Task to complete
Rewrite the portion of the text on brevity between "2. Taking a" and "goal of brevity?", inclusive, using "aim" in place of "goal".

Document text

2. Taking a Position on Brevity

Please take a position on one of the following passages or sites. How well does the passage or site achieve the goal of brevity?

Encyclopediac Help

Encyclo 2004 lets you save information from the encyclopedia through your Encyclo Explorer notes, or by copying and pasting. Always remember to cite Encyclo 2004 as the source when you use this material in your work. Copying and pasting is easy. You must first display the article. Then select the text you want to capture. Just click at the start, and drag through that passage. Choose Copy on the Edit menu, and as a result you will have the text in your clipboard, the part of your computer that keeps track of material you have copied. Open an Encyclo Explorer note, or open your word processing document, or any other document into which you can paste text. Then choose Paste on the Edit menu. Your text appears there. Remember to add a citation of Encyclo 2004, as your source. If you want to move the text right into an Encyclo Explorer note, then display the article, and select the text, as described above, and then click the Note icon (it looks like a notecard). To see your note, choose Go to Explorer, and then click the right arrow icon to go through the notes. The notes appear in the order you have captured them, so your last text will appear as the last note. When you want to use the notes in another application, such as a word-processing program, choose Export on the File menu. In the Export dialog, choose ASCII text, to export plain text, or, if you want to create a web page, choose HTML. All of the text of your notes, and any images you have placed in the notes, will be exported to the web page. If you choose ASCII, you only get the text of your notes. Then pick a folder in which you want this exported content to appear, give the file a name, and click OK. Your exported content appears in that directory.

Dataset extract
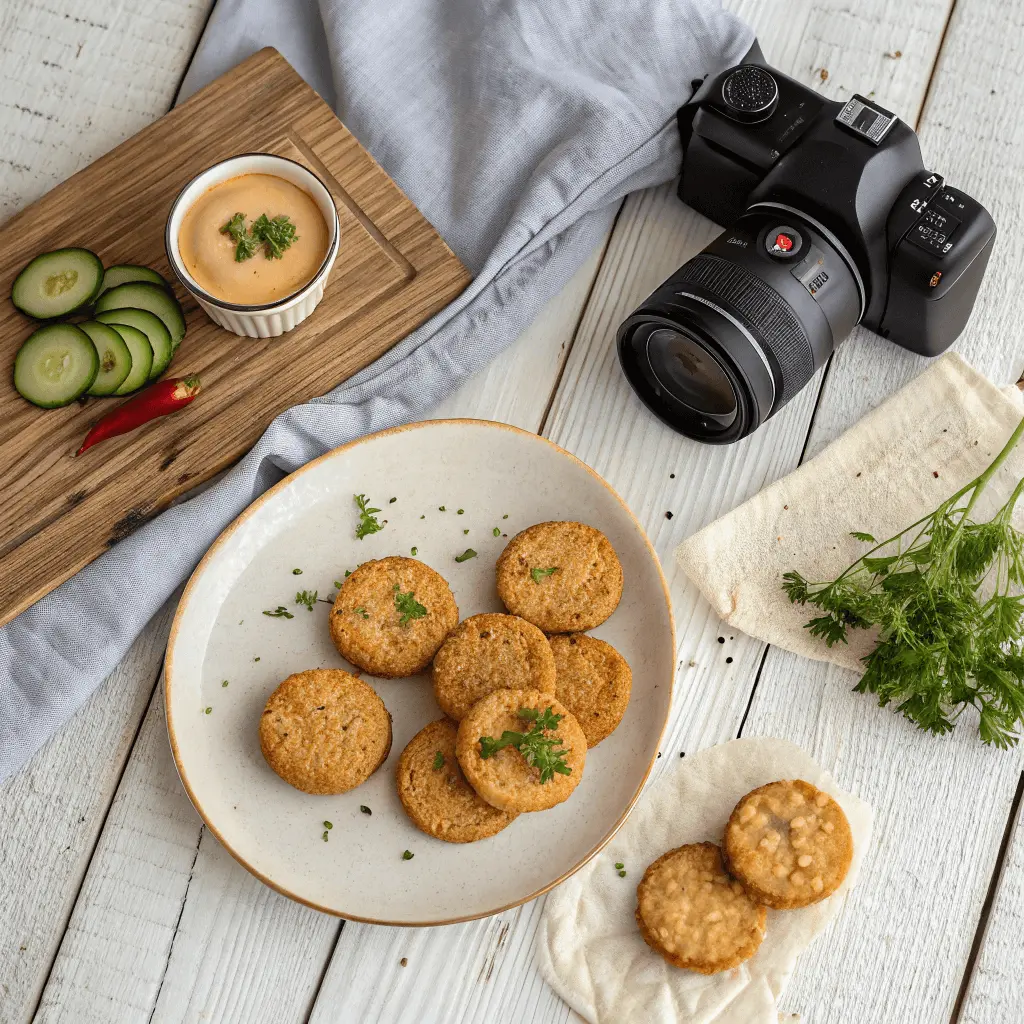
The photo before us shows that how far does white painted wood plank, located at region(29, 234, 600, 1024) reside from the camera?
78.2 inches

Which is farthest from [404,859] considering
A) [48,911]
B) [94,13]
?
[94,13]

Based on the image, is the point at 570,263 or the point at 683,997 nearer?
the point at 683,997

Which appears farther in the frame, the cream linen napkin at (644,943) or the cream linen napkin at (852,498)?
the cream linen napkin at (852,498)

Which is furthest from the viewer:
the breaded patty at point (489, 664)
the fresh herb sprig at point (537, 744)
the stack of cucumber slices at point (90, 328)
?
the stack of cucumber slices at point (90, 328)

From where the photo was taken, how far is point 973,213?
1.92m

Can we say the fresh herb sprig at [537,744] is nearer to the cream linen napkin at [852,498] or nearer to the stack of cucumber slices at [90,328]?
the cream linen napkin at [852,498]

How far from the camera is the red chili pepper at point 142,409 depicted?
202cm

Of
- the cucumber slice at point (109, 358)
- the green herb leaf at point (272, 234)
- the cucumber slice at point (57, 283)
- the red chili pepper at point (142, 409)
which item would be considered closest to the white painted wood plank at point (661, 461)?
the green herb leaf at point (272, 234)

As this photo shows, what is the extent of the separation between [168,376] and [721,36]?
4.36 feet

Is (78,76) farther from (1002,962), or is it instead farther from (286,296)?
(1002,962)

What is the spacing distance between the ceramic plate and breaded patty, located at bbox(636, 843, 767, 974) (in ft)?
0.52

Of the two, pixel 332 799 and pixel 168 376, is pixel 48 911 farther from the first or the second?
pixel 168 376

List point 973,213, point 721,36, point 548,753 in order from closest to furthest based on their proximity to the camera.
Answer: point 548,753 → point 973,213 → point 721,36

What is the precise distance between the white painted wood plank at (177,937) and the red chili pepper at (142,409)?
2.22 ft
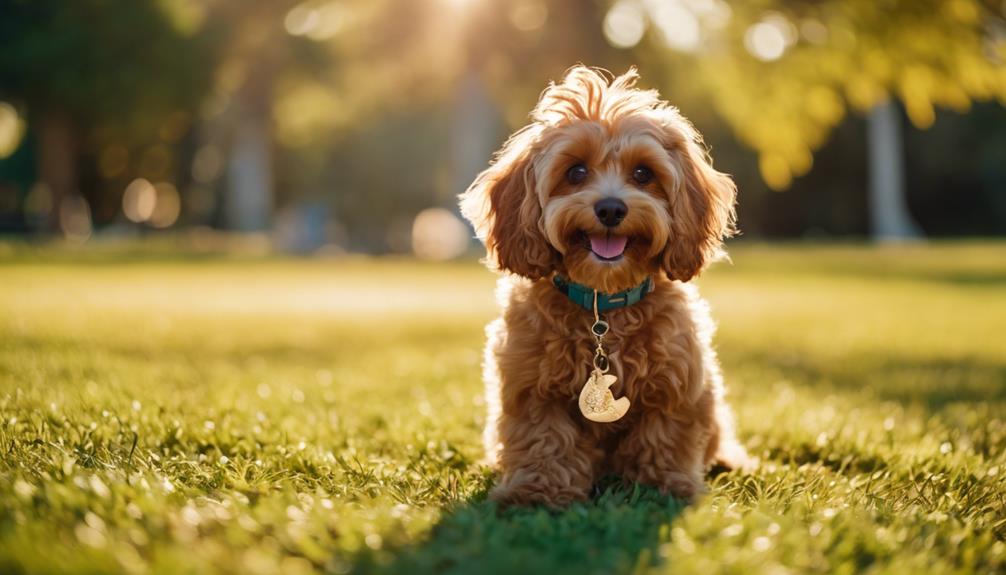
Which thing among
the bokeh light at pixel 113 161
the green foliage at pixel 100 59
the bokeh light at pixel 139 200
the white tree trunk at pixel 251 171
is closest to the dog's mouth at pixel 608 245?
the green foliage at pixel 100 59

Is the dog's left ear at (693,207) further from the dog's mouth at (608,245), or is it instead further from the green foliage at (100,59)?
the green foliage at (100,59)

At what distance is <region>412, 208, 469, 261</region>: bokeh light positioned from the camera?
91.0ft

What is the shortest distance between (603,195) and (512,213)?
0.48 meters

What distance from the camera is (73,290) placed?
1298cm

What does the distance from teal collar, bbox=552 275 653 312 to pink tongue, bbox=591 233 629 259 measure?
6.4 inches

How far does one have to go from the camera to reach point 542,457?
3551 mm

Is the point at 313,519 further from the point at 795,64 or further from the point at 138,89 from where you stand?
the point at 138,89

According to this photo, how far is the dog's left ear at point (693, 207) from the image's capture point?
3.78 meters

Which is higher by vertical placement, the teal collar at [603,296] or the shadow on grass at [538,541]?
the teal collar at [603,296]

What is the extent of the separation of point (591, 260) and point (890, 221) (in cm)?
3562

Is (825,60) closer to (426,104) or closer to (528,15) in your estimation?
(528,15)

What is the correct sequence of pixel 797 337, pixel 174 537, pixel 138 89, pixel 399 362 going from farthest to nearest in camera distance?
pixel 138 89 → pixel 797 337 → pixel 399 362 → pixel 174 537

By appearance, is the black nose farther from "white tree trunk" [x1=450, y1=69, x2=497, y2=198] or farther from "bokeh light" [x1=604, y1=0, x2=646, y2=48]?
"white tree trunk" [x1=450, y1=69, x2=497, y2=198]

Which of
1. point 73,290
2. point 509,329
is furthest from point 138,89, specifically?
Answer: point 509,329
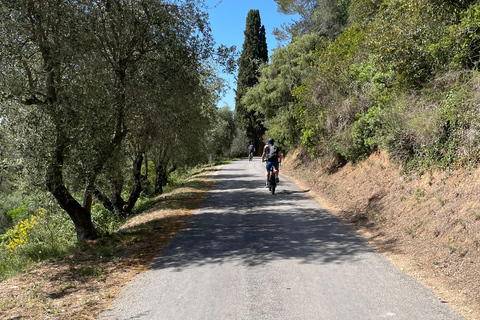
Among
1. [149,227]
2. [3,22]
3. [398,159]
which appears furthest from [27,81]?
[398,159]

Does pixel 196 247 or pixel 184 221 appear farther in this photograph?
pixel 184 221

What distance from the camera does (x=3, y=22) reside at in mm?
8133

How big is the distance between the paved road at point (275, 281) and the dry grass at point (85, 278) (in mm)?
356

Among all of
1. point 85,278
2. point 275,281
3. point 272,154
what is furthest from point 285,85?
point 275,281

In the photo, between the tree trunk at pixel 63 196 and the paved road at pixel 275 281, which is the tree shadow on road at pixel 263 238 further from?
the tree trunk at pixel 63 196

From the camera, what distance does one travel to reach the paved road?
4.36m

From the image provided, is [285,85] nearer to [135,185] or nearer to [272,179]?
[272,179]

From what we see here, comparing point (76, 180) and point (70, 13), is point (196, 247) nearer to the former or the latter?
point (76, 180)

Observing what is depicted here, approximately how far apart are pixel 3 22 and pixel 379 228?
9220 millimetres

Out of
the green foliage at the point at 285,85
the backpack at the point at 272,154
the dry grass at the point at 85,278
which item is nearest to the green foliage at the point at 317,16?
the green foliage at the point at 285,85

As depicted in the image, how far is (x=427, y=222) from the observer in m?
7.07

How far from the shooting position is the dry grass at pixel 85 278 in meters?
5.06

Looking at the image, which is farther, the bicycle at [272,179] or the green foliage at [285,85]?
the green foliage at [285,85]

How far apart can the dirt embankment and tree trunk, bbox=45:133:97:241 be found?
Answer: 666cm
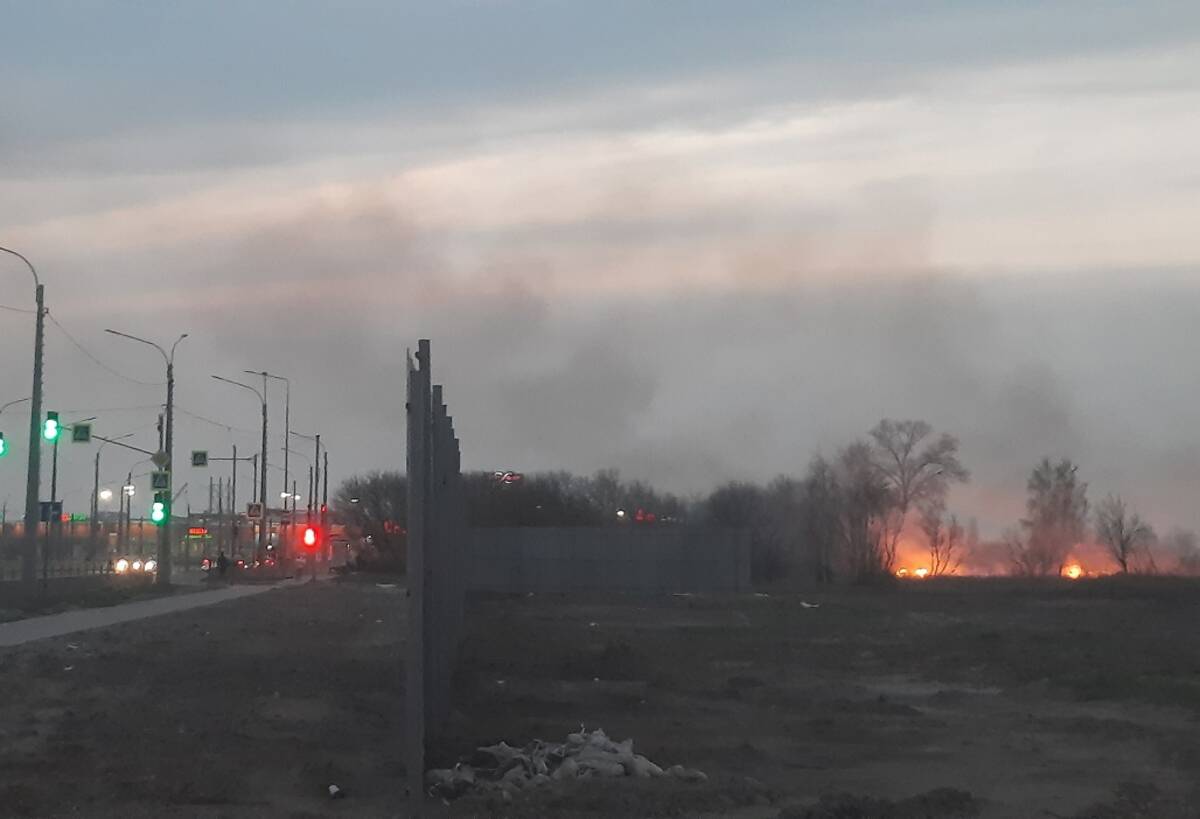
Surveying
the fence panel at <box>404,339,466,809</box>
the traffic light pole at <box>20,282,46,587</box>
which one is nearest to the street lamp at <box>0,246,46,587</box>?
the traffic light pole at <box>20,282,46,587</box>

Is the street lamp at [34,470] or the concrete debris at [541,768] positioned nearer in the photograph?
the concrete debris at [541,768]

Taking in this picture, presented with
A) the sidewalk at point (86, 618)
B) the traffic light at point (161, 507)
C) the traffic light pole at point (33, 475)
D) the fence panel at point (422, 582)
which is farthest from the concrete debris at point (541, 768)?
the traffic light at point (161, 507)

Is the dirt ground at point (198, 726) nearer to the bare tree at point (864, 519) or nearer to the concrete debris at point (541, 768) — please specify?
the concrete debris at point (541, 768)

Answer for this exercise
2. Taking a Position on Brevity

Please take a position on one of the following passages or sites. How well does the passage or site achieve the aim of brevity?